"What makes sense? Having some coverage is what makes sense," says Rocha. "If there is a cost concern or a sense that the exposure is fairly vanilla, then perhaps the umbrella coverage is perfectly fine. But if the exposure is a bit more complex -- if there are different employment relationships such as loaned-leased employees or employees that straddle tasks -- then a commercial EPLI policy might be more flexible."
Leigh offers these additional tips to avoid common household staff trouble:
Hire smart: "A lot of families believe that you can do a background investigation on someone from a foreign country. And it's very dangerous to hire someone from another country because it's really hard to prove who that person is, and then to prove that they are that person and that they haven't committed a crime back home," she says.
Check insurance on all contractors and subcontractors: "If they don't have a certificate of insurance that lists their employer as having workman's compensation, if they get hurt, they can sue the homeowner," Leigh says.

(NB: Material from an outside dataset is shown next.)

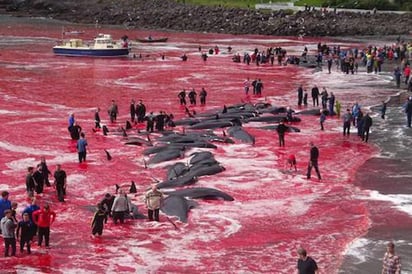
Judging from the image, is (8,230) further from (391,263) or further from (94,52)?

Don't think that an undocumented worker can't sue you: They can and do, often with the help of a growing number of grassroots organizations that will provide a lawyer pro bono.
Routinely pull a credit report: Doing so will alert you if a member of your household staff has used your financial information to apply for a credit card in your name. Also, financially strapped employees may be more likely to steal from you.
Don't treat employees as independent contractors: The Internal Revenue Service will hold you accountable if you're not picking up the tax burden for your employees. If you control their schedule and the supplies they use, you're an employer in the eyes of the taxman.
"For most, the best insurance they could have is good common sense," says Leigh.